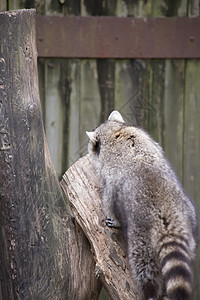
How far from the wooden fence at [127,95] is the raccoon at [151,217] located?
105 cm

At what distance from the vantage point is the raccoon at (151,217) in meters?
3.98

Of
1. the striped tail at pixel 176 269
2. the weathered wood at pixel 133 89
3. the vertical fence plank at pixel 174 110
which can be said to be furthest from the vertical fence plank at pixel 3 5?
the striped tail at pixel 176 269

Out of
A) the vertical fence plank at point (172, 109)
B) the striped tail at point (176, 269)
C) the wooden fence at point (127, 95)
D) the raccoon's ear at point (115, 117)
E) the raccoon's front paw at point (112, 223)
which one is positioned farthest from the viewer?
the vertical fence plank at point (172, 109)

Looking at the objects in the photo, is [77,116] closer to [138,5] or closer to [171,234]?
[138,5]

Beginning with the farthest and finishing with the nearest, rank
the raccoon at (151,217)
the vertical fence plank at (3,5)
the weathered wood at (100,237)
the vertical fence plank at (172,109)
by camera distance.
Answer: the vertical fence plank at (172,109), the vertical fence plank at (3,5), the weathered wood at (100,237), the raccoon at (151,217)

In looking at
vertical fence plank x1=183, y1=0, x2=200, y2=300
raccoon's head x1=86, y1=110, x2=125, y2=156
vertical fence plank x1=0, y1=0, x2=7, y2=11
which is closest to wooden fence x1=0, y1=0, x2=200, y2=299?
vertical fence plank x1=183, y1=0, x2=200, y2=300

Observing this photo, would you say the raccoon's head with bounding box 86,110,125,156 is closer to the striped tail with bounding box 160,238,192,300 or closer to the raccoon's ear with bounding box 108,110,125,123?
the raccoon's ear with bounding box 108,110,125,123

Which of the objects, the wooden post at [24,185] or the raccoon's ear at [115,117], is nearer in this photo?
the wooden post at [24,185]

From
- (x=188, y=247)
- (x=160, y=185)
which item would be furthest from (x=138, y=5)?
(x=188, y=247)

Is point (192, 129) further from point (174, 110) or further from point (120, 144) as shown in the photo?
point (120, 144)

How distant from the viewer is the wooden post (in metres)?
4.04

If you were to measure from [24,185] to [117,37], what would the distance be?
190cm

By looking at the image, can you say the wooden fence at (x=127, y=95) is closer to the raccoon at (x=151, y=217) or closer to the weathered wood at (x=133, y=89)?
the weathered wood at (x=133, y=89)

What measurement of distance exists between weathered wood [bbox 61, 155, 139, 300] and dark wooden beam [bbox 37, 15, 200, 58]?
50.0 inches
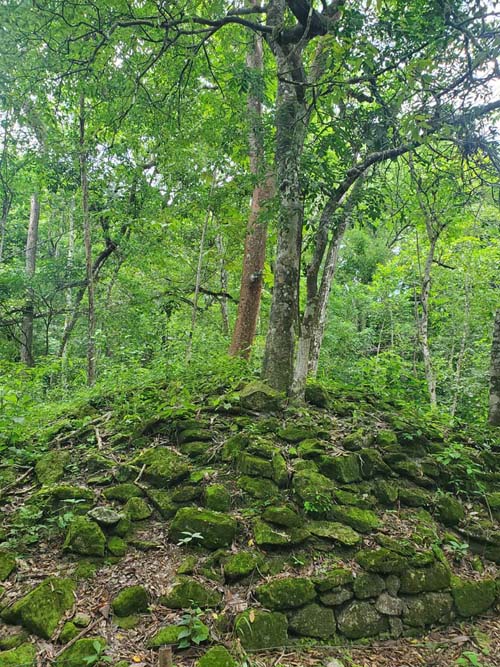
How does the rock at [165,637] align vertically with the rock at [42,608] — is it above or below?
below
----
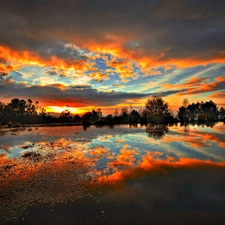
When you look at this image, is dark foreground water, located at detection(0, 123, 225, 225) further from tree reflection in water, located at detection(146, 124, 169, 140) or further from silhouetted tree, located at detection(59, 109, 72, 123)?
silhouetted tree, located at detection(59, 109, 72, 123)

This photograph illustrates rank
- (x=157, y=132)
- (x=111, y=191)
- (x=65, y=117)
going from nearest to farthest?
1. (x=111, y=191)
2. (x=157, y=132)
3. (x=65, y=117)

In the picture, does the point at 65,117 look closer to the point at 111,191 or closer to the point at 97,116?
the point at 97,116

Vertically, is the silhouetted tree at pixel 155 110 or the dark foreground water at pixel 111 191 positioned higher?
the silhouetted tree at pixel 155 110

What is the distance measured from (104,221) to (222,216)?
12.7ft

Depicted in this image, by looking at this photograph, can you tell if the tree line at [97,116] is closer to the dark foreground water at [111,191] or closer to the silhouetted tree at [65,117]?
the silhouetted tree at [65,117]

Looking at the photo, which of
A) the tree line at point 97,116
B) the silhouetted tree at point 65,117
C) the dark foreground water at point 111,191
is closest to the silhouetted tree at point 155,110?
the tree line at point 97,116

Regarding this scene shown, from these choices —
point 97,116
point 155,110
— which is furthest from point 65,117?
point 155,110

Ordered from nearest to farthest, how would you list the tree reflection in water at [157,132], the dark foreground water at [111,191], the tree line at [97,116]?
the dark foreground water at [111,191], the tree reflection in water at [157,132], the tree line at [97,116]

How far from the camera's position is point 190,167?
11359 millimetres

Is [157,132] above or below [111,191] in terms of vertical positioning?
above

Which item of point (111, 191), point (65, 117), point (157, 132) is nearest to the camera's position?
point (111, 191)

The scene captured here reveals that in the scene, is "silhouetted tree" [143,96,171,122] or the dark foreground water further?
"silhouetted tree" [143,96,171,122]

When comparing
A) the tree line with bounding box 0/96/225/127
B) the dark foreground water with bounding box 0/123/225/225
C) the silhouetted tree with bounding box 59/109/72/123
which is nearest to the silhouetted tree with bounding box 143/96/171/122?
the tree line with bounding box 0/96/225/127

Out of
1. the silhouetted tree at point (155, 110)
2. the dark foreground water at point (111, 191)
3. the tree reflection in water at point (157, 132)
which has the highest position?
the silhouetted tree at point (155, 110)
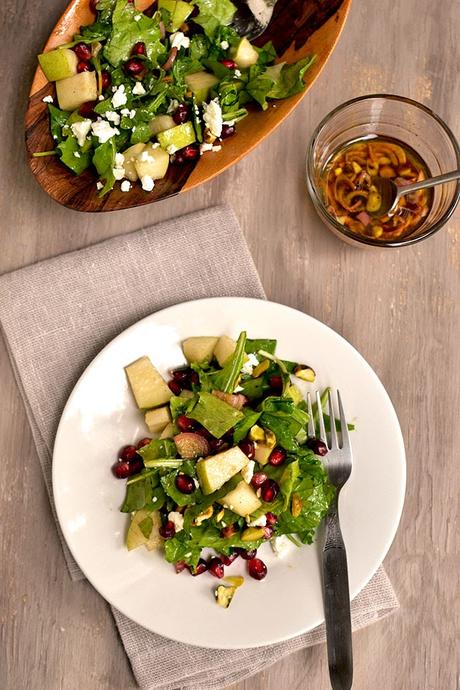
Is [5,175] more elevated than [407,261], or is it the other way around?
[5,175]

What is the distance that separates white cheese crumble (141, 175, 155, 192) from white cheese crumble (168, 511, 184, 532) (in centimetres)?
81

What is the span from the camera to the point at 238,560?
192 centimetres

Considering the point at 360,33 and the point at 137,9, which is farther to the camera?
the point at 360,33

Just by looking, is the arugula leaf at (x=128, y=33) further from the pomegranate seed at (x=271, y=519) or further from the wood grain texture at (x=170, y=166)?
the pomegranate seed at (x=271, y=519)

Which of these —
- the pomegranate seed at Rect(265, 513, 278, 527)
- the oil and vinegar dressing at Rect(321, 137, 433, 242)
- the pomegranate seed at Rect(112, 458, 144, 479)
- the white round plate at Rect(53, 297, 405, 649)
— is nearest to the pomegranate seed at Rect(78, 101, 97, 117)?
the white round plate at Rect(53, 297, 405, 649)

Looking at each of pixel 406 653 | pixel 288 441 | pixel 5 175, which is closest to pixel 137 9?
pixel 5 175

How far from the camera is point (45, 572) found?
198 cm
----
**WHAT NEEDS TO BE DONE**:
Rewrite the stretch of the listing from the line containing "Is [5,175] more" through the line containing "192 centimetres", keeping the requests. Scale every coordinate and distance in the answers by 2.25 and round each to a whole number, with halves rounding up.

**RESULT BELOW**:
Is [5,175] more elevated than [407,261], or is it the other way around?
[11,394]

What is the distance that separates white cheese crumble (141, 175, 155, 192) from white cheese crumble (168, 511, 184, 532) (in centimetres)?
182

What is the span from the camera to the point at 238,560?
432 centimetres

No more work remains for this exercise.